▶ [Activity]: Without any pictures, print the lines below from the one that has "Why Homeowners &" through the one that has "KAMOKA F125501 Číslo", exactly and nothing else.

▶ [Records provided]:
━━━

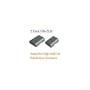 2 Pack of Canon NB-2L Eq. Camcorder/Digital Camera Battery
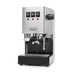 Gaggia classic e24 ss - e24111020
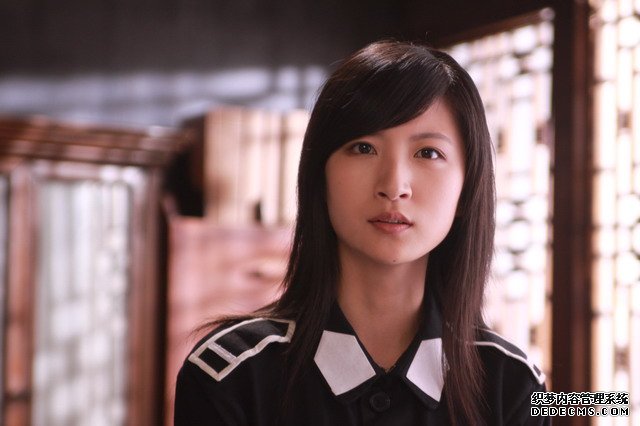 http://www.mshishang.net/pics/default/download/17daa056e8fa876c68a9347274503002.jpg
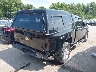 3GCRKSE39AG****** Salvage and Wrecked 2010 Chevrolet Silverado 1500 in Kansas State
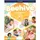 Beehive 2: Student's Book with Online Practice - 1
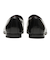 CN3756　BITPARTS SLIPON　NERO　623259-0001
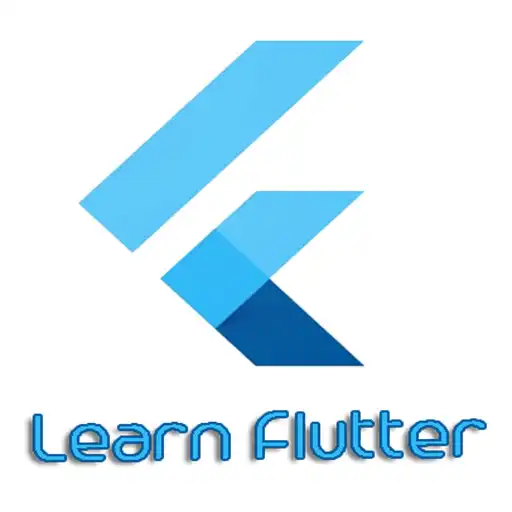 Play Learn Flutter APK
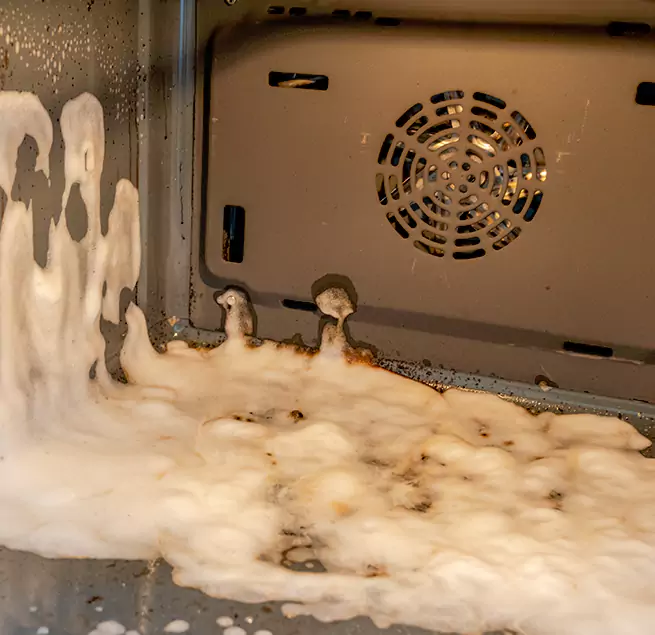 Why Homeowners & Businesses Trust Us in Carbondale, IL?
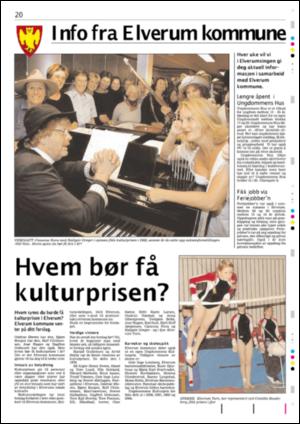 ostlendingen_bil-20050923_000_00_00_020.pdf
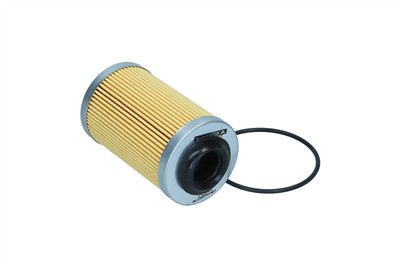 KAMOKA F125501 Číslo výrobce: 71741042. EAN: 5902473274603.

━━━

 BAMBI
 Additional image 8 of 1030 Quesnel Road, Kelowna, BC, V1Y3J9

━━━

▶ [Solution to the exercise]:
 Why Homeowners & Businesses Trust Us in Carbondale, IL?
 ostlendingen_bil-20050923_000_00_00_020.pdf
 KAMOKA F125501 Číslo výrobce: 71741042. EAN: 5902473274603.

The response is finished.